I currently have two mainsubjects that I work with - detailed, close-up portraits and food. The portraiture is actually a surprise to me. When I started this journey I was painting architectural details….but I think my long career in the field had appeased me and I just wasn’t feeling it. I’m also very intrigued by the way a single facial element can tell the whole story. As Mies Van Der Rohe said, “God is in the details”.

The food came naturally as a subject….it’s not only necessary to sustain life, but is my “hobby”. I love trying unfamiliar cuisines and dishes and discovering new restaurants.

My pieces are a combination of photo manipulation and painting. The amount of each varies from piece to piece, but on average, I would say that the result is 40%  photo manipulation and 60%  painting.

The two greatest influences for me are pop art and woodblock prints. I fell in love with the crisp, graphic, colorful boldness of pop art and have always had an interest in woodblock printing because of its simplicity and honesty. There are combined elements from both of these art forms in my work.

Currently, I prefer to create digitally using my ipad and a pressure sensitive stylus. Take it from someone who has worked both traditionally and digitally, all the same elements and processes are involved in both; composition, coloring, blending, sketching, and layering.

My end product is a meticulously produced limited edition metal print. One where time is spent to manipulate the RIP software, and fine-tune the color and printer calibrations to produce a masterful, faithful piece of fine art. I have the image printed on hi-gloss polished aluminum. The luminous result is truly unique and is unlike anything a traditional print can produce. The image is infused into the metal surface and will never fade. The surface is scratch resistant and can be hung in a damp environment. The print is ready to hang and needs no frame.

The piece is signed and numbered on the back and a Certificate of Authenticity is generated and included. Once the first print is made and sold, the edition size is fixed and the retail collector price will never be lowered. I do, however, reserve the right to increase the price at any time until the last edition is sold.

My Story

Frank Trocino, Artist

"Off With Their Heads"

At first, I was an architect.

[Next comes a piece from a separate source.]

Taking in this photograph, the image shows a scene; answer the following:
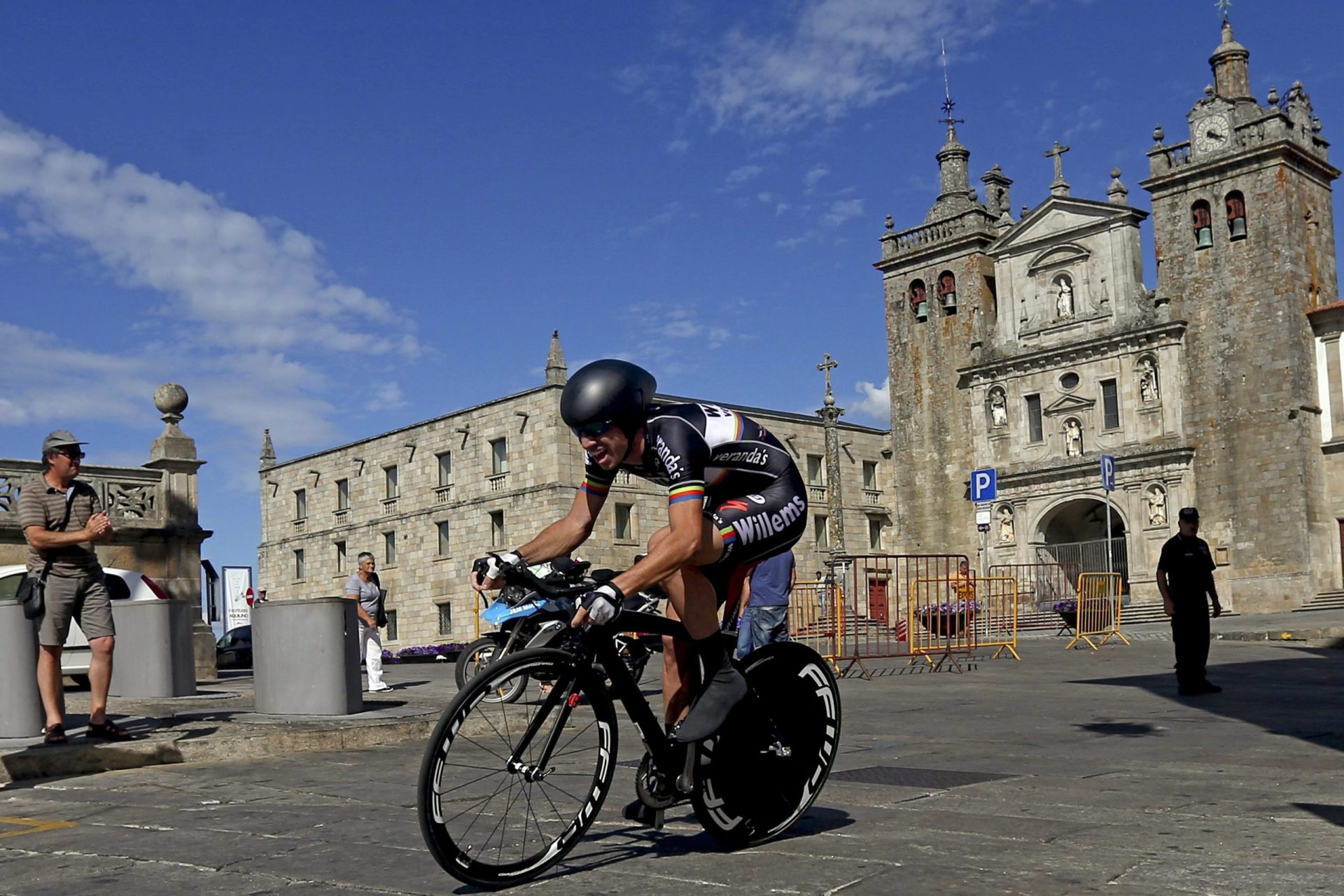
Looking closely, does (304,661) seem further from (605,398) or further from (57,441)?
(605,398)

I knew I wanted to be an architect from the age of 7 years old. My favorite toys were Lincoln Logs, American Bricks, and an Erector Set….although I did my share of doodling and drawing.

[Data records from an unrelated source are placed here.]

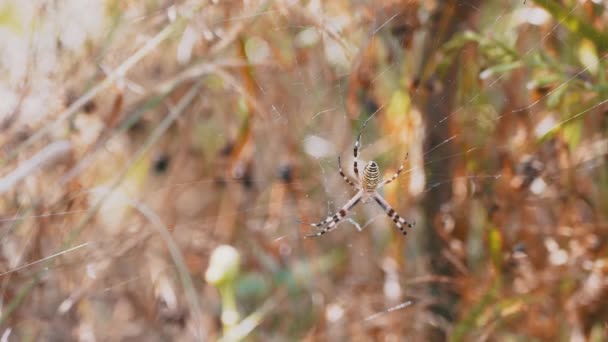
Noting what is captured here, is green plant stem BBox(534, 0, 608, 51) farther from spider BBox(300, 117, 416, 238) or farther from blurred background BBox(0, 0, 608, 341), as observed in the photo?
spider BBox(300, 117, 416, 238)

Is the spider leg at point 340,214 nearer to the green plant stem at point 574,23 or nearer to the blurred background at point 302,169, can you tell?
the blurred background at point 302,169

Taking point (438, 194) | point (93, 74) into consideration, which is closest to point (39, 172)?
point (93, 74)

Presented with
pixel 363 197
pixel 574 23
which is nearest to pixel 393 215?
pixel 363 197

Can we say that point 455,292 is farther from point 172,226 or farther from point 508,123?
point 172,226

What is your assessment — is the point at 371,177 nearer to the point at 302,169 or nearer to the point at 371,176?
the point at 371,176

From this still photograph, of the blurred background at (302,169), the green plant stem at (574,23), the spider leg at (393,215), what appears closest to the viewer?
the green plant stem at (574,23)

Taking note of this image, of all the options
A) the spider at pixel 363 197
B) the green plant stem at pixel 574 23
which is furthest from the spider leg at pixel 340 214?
the green plant stem at pixel 574 23
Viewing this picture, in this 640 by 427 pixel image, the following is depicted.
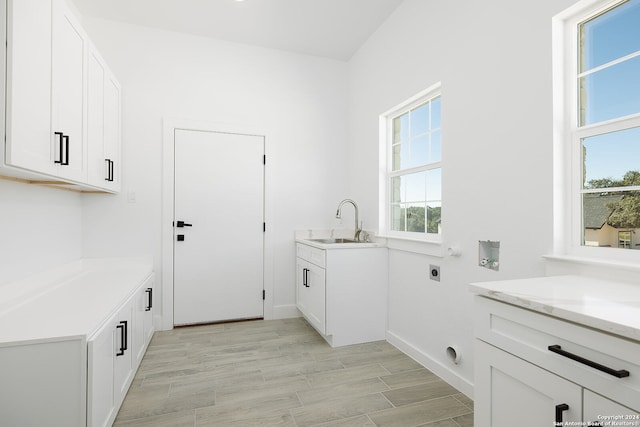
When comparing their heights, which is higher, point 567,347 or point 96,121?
point 96,121

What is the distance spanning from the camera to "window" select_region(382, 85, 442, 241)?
102 inches

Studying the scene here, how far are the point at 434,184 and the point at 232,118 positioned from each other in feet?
7.29

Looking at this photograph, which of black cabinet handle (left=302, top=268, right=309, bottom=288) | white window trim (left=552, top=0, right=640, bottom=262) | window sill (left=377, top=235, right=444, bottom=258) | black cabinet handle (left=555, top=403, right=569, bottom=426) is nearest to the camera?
black cabinet handle (left=555, top=403, right=569, bottom=426)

In my architectural practice I did notice that the thing that gave me the most satisfaction was the drawing and presentation part of the design process. I could also see “art” in a beautifully executed set of architectural construction documents.

And then things took a turn…… At the age of 45 I ventured out of architecture and founded an unrelated business. I made some bad decisions and did some stupid things and eventually lost my wife, my house, my business and many friends and associates.

The silver lining was….I had an opportunity for a new beginning. Everything I owned could fit into three suitcases and the sense of freedom was exhilarating. I knew at that time that I wanted to be a full time artist but realized I would have to ease into it.

I accepted an architectural job with a large international firm and shipped off to Saudi Arabia. In some ways, this was a perfect scenario to work at my art….finding a medium, defining a style, and discovering my abilities and my short comings. I say this because life in Saudi Arabia affords you a lot of idle time…..no dating, no movies, no parties, no women, no alcohol, and no recreational activities…..I think you're getting the picture.

After four years in the sand box, I was finally ready to come back home and I landed in Portland Oregon which brings me to my present situation.